### ARTICLE:
****************************************
Move promises to strengthen continent’s fight against modern slavery and human trafficking.

Recommendations developed by UNU-CPR’s Finance Against Slavery and Trafficking (FAST) initiative have been unanimously adopted by the 20 Member States of an influential regional body dedicated to addressing money laundering and the financing of terrorism in eastern and southern Africa.

The Eastern and Southern Africa Anti-Money Laundering Group (ESAAMLG), which held its 46th conference this week in Botswana, made the fight against modern slavery and human trafficking a fixed agenda point, a first for a regional body of its kind. The FAST recommendations will now be subject to an ongoing review mechanism in which Member States will need to regularly demonstrate their progress against each recommendation.

Attended by more than 500 delegates, the conference provided an opportunity to shape eastern and southern Africa’s response to money laundering, terrorist financing, and related offences. FAST’s intervention followed a decision by ESAAMLG to make modern slavery and human trafficking one of its key priorities moving forward.

According to figures reported in the ‘Global Estimates of Modern Slavery,’ a report published by Walk Free, the International Labour Organization, and the International Organization for Migration, around 7 million people live in conditions of HT/MS in Africa – 3.8 million in conditions of forced labour and 3.2 million in forced marriages. However, it is generally agreed that the number of persons from Africa trafficked to different regions across the world is significantly higher.
****************************************
Questions concerning pictured scenes:
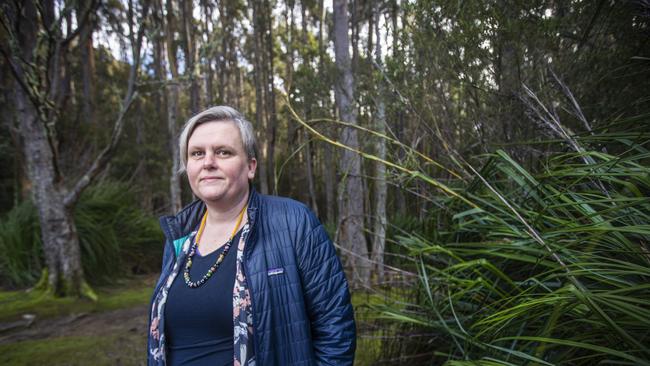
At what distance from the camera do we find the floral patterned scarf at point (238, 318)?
135 cm

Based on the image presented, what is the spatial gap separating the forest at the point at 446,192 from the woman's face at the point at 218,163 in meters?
0.39

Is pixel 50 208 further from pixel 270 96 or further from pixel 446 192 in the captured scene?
pixel 270 96

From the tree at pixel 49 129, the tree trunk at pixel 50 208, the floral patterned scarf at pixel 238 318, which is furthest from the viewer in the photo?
the tree trunk at pixel 50 208

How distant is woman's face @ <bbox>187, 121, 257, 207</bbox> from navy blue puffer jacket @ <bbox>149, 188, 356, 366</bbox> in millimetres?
136

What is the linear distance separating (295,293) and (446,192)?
931 mm

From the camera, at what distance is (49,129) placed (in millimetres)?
4105

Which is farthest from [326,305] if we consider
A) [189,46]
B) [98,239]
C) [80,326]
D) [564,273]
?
[189,46]

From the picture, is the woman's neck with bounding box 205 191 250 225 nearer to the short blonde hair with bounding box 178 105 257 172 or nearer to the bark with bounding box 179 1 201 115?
the short blonde hair with bounding box 178 105 257 172

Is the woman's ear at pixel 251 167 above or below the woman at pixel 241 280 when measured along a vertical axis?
above

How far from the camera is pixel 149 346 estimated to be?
1521 millimetres

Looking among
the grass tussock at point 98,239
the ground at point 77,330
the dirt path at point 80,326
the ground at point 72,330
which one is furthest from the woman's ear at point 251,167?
the grass tussock at point 98,239

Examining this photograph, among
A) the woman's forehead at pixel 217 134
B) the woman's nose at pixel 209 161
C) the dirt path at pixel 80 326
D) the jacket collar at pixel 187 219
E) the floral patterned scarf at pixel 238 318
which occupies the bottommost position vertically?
the dirt path at pixel 80 326

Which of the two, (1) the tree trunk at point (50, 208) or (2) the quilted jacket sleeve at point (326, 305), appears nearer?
(2) the quilted jacket sleeve at point (326, 305)

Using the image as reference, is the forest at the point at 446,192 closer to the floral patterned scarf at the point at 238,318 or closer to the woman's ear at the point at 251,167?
the woman's ear at the point at 251,167
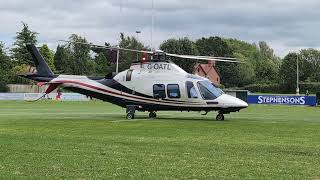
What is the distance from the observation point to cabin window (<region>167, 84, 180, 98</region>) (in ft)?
108

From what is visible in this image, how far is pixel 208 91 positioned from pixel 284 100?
41.0 meters

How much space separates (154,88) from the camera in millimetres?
33500

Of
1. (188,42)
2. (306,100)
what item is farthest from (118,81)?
(188,42)

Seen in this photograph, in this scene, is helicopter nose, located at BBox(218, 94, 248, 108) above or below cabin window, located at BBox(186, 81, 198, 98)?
below

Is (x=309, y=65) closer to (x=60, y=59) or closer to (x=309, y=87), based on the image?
(x=309, y=87)

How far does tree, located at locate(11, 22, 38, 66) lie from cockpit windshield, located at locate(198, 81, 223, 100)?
300ft

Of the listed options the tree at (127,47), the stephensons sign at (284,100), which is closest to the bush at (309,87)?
the tree at (127,47)

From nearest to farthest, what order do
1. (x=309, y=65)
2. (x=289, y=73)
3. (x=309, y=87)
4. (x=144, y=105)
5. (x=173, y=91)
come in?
(x=173, y=91), (x=144, y=105), (x=309, y=87), (x=289, y=73), (x=309, y=65)

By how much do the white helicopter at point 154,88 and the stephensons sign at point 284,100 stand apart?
37.7 meters

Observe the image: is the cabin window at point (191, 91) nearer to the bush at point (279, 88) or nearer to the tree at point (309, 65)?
the bush at point (279, 88)

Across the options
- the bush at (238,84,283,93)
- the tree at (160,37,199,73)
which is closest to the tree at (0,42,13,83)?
the tree at (160,37,199,73)

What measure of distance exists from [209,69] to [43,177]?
413 ft

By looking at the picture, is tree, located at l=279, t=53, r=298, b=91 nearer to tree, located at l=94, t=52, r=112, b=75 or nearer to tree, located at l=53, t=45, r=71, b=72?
tree, located at l=94, t=52, r=112, b=75

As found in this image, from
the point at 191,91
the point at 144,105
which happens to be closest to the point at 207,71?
the point at 144,105
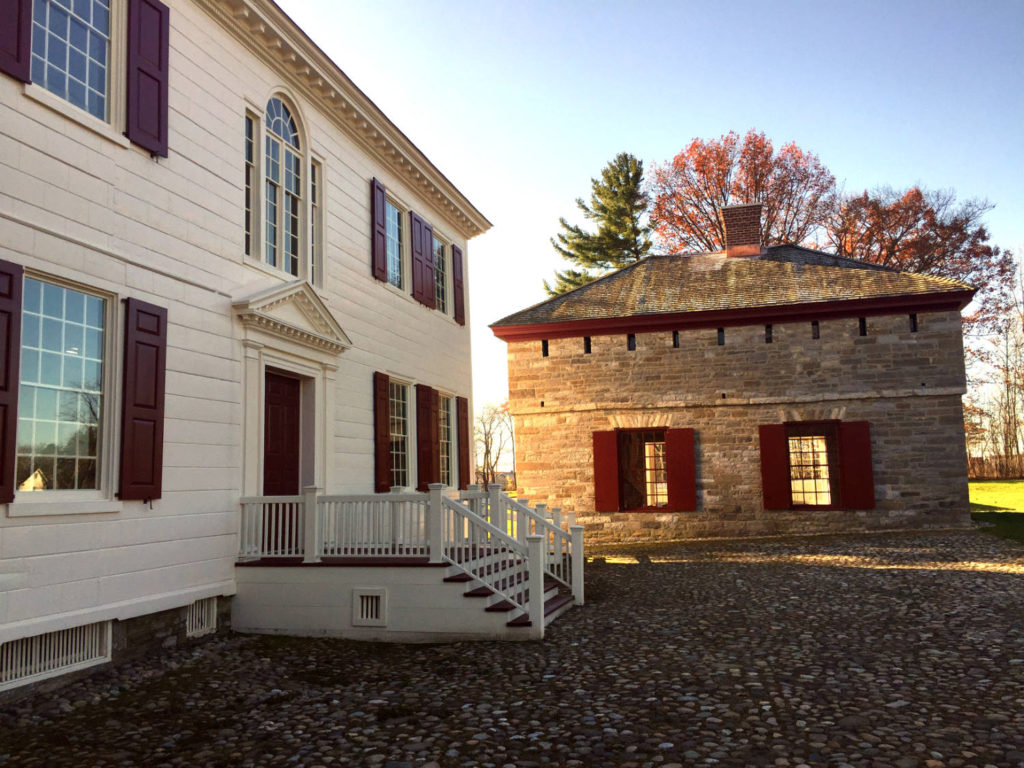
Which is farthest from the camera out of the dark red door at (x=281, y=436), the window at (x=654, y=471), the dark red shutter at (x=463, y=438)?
the window at (x=654, y=471)

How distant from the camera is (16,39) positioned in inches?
Answer: 213

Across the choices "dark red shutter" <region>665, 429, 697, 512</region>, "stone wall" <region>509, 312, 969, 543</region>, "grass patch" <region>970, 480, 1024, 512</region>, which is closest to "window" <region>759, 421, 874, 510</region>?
"stone wall" <region>509, 312, 969, 543</region>

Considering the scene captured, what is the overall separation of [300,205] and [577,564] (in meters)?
5.48

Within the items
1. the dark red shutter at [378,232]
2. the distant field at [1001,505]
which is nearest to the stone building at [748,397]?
the distant field at [1001,505]

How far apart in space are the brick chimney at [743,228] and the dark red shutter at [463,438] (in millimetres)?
8788

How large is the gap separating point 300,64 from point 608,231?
25411 mm

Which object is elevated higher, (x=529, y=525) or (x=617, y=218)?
(x=617, y=218)

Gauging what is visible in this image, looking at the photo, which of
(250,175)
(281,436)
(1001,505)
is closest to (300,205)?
(250,175)

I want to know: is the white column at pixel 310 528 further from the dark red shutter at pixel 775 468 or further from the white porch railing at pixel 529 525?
the dark red shutter at pixel 775 468

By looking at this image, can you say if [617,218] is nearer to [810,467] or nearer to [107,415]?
[810,467]

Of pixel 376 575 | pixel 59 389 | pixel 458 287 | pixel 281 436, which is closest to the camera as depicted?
pixel 59 389

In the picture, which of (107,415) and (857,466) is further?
(857,466)

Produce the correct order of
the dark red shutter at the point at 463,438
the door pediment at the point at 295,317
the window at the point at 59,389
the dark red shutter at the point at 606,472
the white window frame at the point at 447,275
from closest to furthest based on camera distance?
the window at the point at 59,389 → the door pediment at the point at 295,317 → the dark red shutter at the point at 463,438 → the white window frame at the point at 447,275 → the dark red shutter at the point at 606,472

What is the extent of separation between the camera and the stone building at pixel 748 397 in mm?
14945
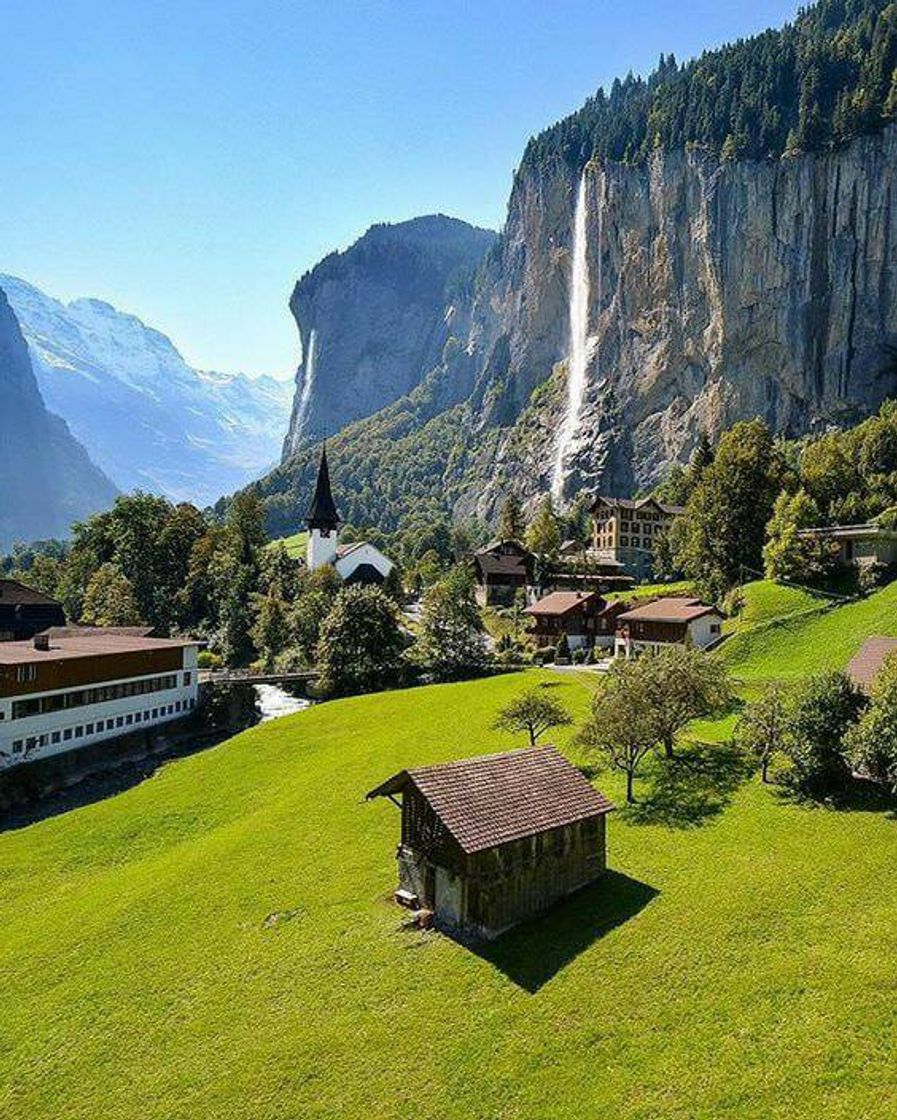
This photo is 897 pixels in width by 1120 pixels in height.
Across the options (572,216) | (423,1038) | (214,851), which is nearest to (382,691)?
(214,851)

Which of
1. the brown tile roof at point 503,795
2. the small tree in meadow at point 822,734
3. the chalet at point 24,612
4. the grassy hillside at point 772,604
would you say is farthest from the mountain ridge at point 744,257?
the brown tile roof at point 503,795

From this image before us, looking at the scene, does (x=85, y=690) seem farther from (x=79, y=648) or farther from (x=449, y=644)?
(x=449, y=644)

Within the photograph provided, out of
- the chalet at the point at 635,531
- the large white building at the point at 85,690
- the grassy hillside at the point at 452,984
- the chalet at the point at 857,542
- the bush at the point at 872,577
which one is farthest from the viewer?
the chalet at the point at 635,531

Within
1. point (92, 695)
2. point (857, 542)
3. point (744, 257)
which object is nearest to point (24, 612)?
Answer: point (92, 695)

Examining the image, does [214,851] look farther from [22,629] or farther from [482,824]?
[22,629]

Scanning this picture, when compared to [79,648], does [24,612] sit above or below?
above

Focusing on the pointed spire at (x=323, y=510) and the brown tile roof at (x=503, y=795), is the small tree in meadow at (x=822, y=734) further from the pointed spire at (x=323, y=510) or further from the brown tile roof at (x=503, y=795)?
the pointed spire at (x=323, y=510)
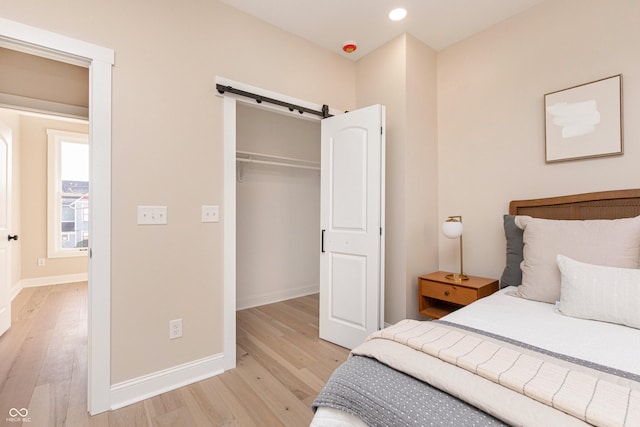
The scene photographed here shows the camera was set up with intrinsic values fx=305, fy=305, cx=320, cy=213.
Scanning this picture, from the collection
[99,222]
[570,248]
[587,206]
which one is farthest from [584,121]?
[99,222]

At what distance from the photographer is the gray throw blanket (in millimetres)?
780

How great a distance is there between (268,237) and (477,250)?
2423 millimetres

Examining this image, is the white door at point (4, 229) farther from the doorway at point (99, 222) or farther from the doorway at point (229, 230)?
the doorway at point (229, 230)

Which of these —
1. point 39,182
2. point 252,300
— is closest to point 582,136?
point 252,300

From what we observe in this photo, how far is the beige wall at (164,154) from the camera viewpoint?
186 centimetres

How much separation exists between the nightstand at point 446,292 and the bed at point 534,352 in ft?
1.10

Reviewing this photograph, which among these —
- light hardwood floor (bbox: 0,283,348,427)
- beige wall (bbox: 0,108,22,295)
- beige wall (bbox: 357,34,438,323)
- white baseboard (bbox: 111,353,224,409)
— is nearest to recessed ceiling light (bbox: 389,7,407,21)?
beige wall (bbox: 357,34,438,323)

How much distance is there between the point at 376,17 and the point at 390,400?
271 cm

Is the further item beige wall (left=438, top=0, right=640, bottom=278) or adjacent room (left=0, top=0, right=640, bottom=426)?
beige wall (left=438, top=0, right=640, bottom=278)

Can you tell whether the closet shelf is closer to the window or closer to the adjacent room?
the adjacent room

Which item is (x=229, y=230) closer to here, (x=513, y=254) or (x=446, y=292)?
(x=446, y=292)

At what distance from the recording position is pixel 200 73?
2.17 m

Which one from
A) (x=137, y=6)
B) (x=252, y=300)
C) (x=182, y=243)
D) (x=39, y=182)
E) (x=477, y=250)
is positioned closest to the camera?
(x=137, y=6)

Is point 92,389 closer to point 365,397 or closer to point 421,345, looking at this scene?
point 365,397
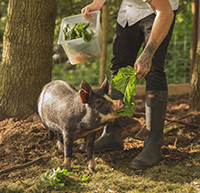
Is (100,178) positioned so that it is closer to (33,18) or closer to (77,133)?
(77,133)

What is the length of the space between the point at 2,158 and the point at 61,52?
488 cm

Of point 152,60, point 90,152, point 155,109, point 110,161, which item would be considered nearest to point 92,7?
point 152,60

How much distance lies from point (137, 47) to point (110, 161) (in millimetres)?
1320

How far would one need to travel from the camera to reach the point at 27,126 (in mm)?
3512

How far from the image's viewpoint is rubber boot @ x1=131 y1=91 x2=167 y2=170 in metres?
2.83

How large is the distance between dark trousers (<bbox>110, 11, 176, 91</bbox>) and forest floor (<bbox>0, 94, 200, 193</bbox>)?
0.82 metres

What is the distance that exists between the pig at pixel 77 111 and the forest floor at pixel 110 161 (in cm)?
26

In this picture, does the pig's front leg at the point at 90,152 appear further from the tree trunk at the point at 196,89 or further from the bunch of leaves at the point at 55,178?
the tree trunk at the point at 196,89

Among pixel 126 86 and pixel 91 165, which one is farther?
pixel 91 165

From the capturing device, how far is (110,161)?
300 cm

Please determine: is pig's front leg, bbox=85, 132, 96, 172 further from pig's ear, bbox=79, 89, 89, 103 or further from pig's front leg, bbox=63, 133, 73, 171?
pig's ear, bbox=79, 89, 89, 103

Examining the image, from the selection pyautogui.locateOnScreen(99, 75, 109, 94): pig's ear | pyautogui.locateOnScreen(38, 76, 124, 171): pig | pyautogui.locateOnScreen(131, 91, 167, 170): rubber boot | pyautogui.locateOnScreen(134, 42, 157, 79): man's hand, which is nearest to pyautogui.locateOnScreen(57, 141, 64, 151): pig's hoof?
pyautogui.locateOnScreen(38, 76, 124, 171): pig

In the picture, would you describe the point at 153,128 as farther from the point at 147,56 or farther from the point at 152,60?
the point at 147,56

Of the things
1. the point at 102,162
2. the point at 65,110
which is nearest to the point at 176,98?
A: the point at 102,162
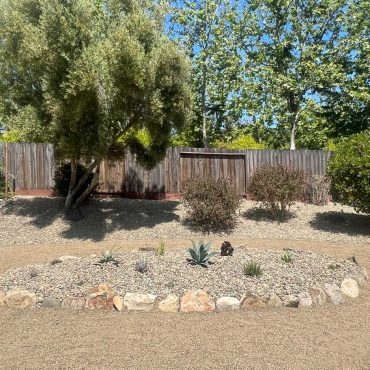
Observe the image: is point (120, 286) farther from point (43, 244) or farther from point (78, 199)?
point (78, 199)

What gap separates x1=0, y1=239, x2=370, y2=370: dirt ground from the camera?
3.93 meters

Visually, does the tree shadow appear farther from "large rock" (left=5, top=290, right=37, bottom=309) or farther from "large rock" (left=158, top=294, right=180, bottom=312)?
"large rock" (left=5, top=290, right=37, bottom=309)

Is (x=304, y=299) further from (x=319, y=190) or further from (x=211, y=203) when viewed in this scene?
(x=319, y=190)

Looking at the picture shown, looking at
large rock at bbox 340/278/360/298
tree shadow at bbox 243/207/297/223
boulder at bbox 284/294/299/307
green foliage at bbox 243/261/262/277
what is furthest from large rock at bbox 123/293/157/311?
tree shadow at bbox 243/207/297/223

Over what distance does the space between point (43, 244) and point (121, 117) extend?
3693 millimetres

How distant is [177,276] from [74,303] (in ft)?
4.71

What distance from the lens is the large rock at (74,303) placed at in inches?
208

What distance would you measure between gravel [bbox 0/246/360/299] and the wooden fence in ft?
27.0

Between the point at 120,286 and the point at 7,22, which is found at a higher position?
the point at 7,22

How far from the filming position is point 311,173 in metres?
15.8

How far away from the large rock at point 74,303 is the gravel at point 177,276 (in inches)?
5.5

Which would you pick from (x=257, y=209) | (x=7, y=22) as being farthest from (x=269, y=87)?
(x=7, y=22)

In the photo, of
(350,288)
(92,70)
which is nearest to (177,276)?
(350,288)

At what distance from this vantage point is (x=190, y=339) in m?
4.43
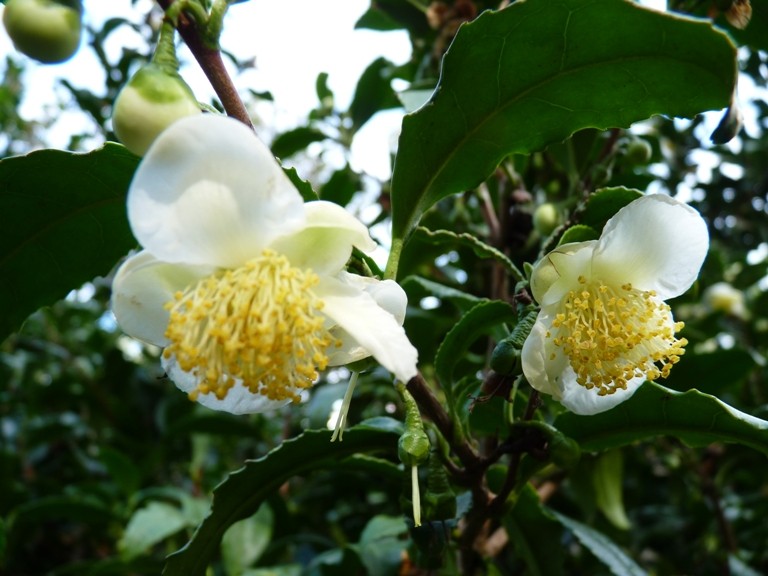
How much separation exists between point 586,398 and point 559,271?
159 mm

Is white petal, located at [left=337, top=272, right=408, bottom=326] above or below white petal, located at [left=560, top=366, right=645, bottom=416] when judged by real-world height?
above

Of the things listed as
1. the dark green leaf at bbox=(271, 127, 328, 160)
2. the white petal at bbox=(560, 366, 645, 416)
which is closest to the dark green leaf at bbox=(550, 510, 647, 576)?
the white petal at bbox=(560, 366, 645, 416)

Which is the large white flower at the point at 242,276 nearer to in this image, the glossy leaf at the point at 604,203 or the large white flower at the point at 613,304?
the large white flower at the point at 613,304

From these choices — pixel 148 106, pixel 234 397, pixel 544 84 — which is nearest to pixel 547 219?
pixel 544 84

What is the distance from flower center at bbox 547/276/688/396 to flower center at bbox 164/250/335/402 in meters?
0.30

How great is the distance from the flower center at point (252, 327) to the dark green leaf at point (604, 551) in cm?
63

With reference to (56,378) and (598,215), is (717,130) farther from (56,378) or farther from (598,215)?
(56,378)

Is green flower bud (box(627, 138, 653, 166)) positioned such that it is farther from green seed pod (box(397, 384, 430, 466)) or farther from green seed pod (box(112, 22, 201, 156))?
green seed pod (box(112, 22, 201, 156))

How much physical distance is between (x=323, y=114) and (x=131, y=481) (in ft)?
3.78

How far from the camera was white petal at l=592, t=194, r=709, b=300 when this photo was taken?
81 centimetres

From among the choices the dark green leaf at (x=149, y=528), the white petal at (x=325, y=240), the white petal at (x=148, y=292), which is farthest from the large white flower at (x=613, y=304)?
the dark green leaf at (x=149, y=528)

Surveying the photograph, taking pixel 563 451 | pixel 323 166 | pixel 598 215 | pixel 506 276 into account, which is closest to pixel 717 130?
pixel 598 215

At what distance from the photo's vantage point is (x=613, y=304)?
864 mm

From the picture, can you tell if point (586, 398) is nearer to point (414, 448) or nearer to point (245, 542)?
point (414, 448)
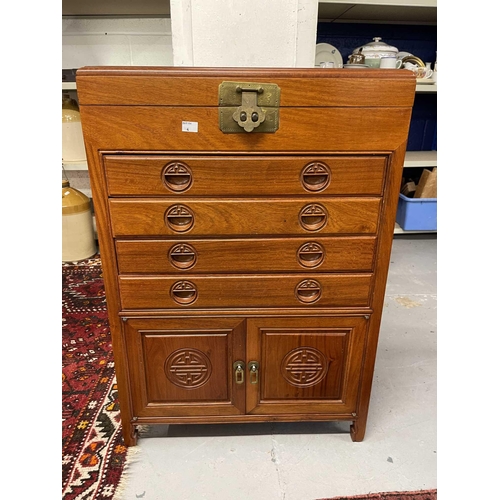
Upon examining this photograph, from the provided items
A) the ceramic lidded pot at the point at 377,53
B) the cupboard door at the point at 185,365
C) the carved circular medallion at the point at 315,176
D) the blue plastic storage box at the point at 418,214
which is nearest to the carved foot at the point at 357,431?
the cupboard door at the point at 185,365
****************************************
### STATED EXERCISE 1:
Reproduce the passage from the news item on the FAST recommendations starting at "The Eastern and" and ending at "priorities moving forward.".
### STATED EXERCISE 2:
According to the news item on the FAST recommendations, in which country did ESAAMLG hold its 46th conference?
### STATED EXERCISE 3:
Extend the news item on ESAAMLG's adoption of the FAST recommendations, beginning after its final sentence.

### REPLY 1:
The Eastern and Southern Africa Anti-Money Laundering Group (ESAAMLG), which held its 46th conference this week in Botswana, made the fight against modern slavery and human trafficking a fixed agenda point, a first for a regional body of its kind. The FAST recommendations will now be subject to an ongoing review mechanism in which Member States will need to regularly demonstrate their progress against each recommendation.

Attended by more than 500 delegates, the conference provided an opportunity to shape eastern and southern Africa’s response to money laundering, terrorist financing, and related offences. FAST’s intervention followed a decision by ESAAMLG to make modern slavery and human trafficking one of its key priorities moving forward.

### REPLY 2:
Botswana

### REPLY 3:
To help address Africa's modern slavery challenge, FAST made the following recommendations to ESAAMLG:

  • Use training materials and other relevant resources developed by FAST’s team of experts, including a training course for Financial Intelligence Unit (FIU) analysts on Modern Slavery, developed jointly with the global FIU training provider, the Egmont Centre of FIU Excellence and Leadership (ECOFEL).
  • Ensure that financial institutions and other relevant entities routinely create suspicious activity reports on modern slavery and human trafficking. Authorities can also raise awareness and make the topic a priority through its inclusion in national money laundering and terrorist financing risk assessments.
  • Provide tools and resources to help enhance the quality of suspicious activity reports, via the identification and sharing of high-risk activities, as well as operational intelligence gathered through public-private partnerships.
  • Ensure that suspicious activity reports can be automatically identified as modern slavery related, to allow for a prioritized assessment by FIUs and the swift initiation of potentially life-saving criminal investigations.
  • Enhance collaborations and efficient data exchange between FIUs, their foreign counterparts, and law enforcement.

Dr Frank Haberstroh, Anti-Money Laundering and Sanctions Lead at UNU-CPR, who represented the FAST initiative at the Conference, commented: “I commend ESAAMLG for supporting the fight against modern slavery and human trafficking and making these crimes a fixed agenda point for their future meetings. This is the first time that a regional body dedicated to money laundering and the financing of terrorism has prioritized modern slavery in this way. By doing so, they have demonstrated real leadership and we hope that other similar bodies around the World follow their example.”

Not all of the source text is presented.